Wednesday, December 16, 2015

It's here: our review of Star Wars: The Force Awakens

Posted By on Wed, Dec 16, 2015 at 4:34 PM


There is, in my history, a childhood memory of seeing Star Wars on a big screen, and this memory is a thing of joy and beauty to me. That having such a memory makes me in no way unique, especially given my age and other demographic factors, is something of a cultural cliche. Indeed, the foundation for the continuation of this series — first with the 1999-2005 prequel trilogy, and now with Episode VII – The Force Awakens — is its omnipresence in our pop-culture consciousness as a universe that forged an emotional bond with a generation. We want it to be magnificent. We need it to be magnificent. We’re ready to be children again.

And so it is that, more than 38 years after the first time John Williams’ fanfare marked a film-history instant where everything changed, we once again can see yellow words of exposition crawl into the infinite distance. At last we might know what happened to Luke, Leia, Han and company after their happily-ever-after in Return of the Jedi. George Lucas clearly didn’t understand 16 years ago what it is we were waiting for. But this time. Maybe this time.

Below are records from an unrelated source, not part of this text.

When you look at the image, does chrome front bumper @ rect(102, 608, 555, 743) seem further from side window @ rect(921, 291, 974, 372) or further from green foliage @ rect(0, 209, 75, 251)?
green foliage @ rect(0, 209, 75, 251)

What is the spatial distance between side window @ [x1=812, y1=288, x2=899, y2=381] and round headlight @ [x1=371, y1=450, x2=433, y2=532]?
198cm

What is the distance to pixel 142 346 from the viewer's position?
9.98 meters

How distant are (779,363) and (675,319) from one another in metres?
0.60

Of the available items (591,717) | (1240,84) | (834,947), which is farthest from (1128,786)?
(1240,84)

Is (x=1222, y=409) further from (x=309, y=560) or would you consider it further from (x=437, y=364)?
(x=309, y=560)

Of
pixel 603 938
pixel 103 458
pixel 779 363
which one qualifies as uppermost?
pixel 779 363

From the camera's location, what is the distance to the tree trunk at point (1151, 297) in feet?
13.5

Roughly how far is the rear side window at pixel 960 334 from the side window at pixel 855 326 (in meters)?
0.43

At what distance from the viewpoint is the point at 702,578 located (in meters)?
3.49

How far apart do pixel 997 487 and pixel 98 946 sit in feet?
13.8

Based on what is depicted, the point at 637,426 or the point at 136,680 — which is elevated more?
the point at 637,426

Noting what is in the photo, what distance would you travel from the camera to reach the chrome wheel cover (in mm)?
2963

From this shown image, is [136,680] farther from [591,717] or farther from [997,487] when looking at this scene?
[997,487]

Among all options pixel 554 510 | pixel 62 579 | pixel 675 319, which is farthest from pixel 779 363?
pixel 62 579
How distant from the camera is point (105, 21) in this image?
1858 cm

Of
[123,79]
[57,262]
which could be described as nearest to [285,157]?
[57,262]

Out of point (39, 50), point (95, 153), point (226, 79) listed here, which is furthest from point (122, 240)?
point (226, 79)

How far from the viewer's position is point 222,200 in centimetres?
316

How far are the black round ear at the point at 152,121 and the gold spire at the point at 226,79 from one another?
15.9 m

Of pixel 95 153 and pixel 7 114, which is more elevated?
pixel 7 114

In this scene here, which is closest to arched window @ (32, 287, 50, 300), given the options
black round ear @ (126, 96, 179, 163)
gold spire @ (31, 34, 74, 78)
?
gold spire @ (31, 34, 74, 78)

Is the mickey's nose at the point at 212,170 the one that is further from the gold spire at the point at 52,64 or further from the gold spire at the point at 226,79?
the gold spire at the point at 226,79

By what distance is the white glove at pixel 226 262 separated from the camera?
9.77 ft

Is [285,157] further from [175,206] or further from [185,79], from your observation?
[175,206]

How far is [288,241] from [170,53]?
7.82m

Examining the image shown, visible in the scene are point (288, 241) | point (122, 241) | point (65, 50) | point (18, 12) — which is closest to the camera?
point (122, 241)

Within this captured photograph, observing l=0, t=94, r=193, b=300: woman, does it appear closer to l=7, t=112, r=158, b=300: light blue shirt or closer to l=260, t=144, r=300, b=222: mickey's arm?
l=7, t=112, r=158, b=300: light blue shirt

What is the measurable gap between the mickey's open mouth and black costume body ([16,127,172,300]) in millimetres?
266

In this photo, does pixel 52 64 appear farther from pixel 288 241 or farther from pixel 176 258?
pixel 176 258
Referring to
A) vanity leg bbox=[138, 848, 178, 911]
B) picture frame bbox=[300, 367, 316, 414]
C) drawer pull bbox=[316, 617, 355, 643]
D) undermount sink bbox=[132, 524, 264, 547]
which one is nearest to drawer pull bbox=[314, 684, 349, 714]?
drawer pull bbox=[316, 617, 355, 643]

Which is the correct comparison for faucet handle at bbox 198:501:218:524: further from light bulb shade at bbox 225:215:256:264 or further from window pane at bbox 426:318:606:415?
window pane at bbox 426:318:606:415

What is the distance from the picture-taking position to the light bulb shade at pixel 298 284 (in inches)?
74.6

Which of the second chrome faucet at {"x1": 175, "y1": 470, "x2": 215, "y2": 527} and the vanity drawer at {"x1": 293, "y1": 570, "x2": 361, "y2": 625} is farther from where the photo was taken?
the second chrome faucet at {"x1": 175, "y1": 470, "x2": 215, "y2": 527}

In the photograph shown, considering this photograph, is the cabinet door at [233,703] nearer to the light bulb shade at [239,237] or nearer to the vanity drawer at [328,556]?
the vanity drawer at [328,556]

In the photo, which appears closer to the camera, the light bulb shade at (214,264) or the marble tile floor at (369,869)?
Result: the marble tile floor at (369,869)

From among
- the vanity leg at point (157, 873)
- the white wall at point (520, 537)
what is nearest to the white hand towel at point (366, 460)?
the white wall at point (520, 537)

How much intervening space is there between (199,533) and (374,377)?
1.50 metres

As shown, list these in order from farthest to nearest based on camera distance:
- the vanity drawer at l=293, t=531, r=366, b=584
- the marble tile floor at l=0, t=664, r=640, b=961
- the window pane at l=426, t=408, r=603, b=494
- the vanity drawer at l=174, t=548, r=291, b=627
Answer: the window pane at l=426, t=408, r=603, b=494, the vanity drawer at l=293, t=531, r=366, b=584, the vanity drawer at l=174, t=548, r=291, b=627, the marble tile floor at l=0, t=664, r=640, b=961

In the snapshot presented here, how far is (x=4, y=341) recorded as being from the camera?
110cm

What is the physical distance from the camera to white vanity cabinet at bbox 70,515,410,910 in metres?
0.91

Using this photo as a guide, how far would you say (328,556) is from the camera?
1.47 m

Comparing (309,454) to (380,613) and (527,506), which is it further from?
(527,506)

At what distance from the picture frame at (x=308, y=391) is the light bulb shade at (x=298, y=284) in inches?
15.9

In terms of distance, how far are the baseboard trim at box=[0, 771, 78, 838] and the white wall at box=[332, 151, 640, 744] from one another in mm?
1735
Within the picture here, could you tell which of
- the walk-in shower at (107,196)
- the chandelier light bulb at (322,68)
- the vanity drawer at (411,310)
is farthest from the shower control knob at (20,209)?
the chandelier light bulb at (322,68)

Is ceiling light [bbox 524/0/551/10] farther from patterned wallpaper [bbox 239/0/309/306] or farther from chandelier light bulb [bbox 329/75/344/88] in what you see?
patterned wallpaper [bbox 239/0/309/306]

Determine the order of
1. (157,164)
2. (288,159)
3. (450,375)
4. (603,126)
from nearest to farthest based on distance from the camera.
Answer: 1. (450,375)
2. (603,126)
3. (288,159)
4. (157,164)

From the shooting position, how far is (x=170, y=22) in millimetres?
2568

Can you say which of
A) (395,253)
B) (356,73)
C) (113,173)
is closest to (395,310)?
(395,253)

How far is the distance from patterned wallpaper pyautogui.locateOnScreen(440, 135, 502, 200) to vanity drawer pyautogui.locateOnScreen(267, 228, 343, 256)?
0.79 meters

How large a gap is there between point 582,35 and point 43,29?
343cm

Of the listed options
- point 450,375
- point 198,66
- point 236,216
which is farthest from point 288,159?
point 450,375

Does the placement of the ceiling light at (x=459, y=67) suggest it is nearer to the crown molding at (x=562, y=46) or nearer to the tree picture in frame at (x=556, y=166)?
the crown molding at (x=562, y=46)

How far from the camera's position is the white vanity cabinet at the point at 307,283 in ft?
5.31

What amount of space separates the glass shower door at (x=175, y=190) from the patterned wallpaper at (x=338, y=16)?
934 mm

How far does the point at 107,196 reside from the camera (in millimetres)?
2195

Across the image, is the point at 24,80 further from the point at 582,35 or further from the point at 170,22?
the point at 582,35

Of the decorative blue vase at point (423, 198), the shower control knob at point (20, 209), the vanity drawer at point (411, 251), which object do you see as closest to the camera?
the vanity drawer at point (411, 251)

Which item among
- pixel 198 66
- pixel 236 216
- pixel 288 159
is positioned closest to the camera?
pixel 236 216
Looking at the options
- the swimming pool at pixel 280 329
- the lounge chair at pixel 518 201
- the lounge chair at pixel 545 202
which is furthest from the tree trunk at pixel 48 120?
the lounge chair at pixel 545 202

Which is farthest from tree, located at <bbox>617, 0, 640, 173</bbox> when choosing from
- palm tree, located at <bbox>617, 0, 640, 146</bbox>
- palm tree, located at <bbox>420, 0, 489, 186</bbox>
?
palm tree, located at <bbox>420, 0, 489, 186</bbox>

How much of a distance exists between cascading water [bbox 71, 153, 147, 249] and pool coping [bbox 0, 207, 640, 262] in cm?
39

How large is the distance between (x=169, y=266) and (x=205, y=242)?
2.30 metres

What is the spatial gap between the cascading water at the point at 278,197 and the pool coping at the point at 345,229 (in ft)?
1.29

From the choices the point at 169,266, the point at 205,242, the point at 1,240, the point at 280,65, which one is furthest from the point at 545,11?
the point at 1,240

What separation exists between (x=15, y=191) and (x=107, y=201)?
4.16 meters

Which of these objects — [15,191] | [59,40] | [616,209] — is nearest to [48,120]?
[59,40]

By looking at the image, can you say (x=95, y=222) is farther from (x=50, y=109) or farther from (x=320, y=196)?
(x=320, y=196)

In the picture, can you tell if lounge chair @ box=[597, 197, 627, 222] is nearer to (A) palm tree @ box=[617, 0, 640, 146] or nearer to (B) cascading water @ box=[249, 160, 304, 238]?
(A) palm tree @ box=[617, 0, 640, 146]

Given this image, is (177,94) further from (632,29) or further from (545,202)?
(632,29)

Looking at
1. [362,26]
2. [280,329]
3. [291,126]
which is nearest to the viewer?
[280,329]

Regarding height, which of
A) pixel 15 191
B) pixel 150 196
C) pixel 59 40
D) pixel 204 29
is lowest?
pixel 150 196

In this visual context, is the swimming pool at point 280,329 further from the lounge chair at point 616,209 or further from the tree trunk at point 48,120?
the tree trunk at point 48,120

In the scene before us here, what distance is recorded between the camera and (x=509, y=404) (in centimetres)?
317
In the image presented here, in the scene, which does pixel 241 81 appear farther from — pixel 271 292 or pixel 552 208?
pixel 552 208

Director J.J. Abrams, who co-scripted with The Empire Strikes Back screenwriter Lawrence Kasdan and Toy Story 3’s Michael Arndt, gets us. Maybe he gets us a little too well. Because here we see a droid — this time the spherical BB-8 — rolling across a desert landscape, carrying data vital to the Good Guys. Here we see the iconic Millennium Falcon dragged into a larger vessel by a tractor beam. Here we see someone in a Stormtrooper outfit escorting a handcuffed hero, pretending to have him as a prisoner. For most of the last four decades, moments much like these from the original Star Wars have been burned into our brains. Staged anew, they tug at something, and we grin involuntarily.

With The Force Awakens, Abrams and his team have crafted a structure so deeply indebted to the original Star Wars — “indebted,” I suppose, being one of the more polite ways of phrasing it — that it’s almost audacious. He brings in a new generation of characters, and they’re all potentially compelling: Rey (Daisy Ridley), the scavenger on the desert planet of Jakku who finds BB-8; Finn (John Boyega), a refugee from a life that his conscience tells him he can’t live; Poe Dameron (Oscar Isaac), the ace pilot for the Republic-loyal Resistance; and Kylo Ren (Adam Driver), the mysterious and powerful masked figure accompanying the post-Empire, Dark Side-leaning forces of the First Order. And Abrams grasps that an old-school hero-quest narrative, with people struggling to accept their destiny, is considerably more satisfying on a visceral level than trying to understand the geopolitics of galactic trade disputes.

Abrams also has the secret weapon of bringing back the series’ most familiar faces — most notably the sideways grin and scarred chin of Han Solo (Harrison Ford). When he and Chewbacca step into the Millennium Falcon, it’s a magical movie moment, and in no small part because Ford seems to be having the time of his life. He understands the familiarity viewers bring to his performance, so that he can deliver lines dripping with history in a way that doesn’t feel like he’s waiting for the applause. He also brings out the best in Ridley and Boyega, who are engaging throughout and show tremendous chemistry together, but peak when bouncing their gung-ho energy off of Han’s world-weariness.

But it’s hard to shake off the seemingly non-stop parade of callbacks to the original trilogy. Abrams is a genuinely talented action filmmaker, and he fills The Force Awakens with solid set-pieces that generally feel well-integrated into the story. He also shows some of the same tendencies here that he brought to his big-screen revival of Star Trek, seeking to evoke not just a sensibility, but specific bits and pieces that would remind viewers that they knew where that reference or this bit of character business came from. He knows how to give the people what they want. Or, at the very least, what they think they want.

And perhaps that’s why The Force Awakens is a good piece of adventure cinema that never feels like it had a chance of being a great piece of adventure cinema. Abrams brings a long-overdue mix of diversity and gender equity to the Star Wars universe, and he deserves all the credit in the world for doing so. But the movies that change us — the movies that change movies — are the ones that show us what we never even realized we wanted and needed to see. For my generation, childhood memories were formed because Star Wars created something. The Force Awakens, for all its charms and virtues, tries to re-create something.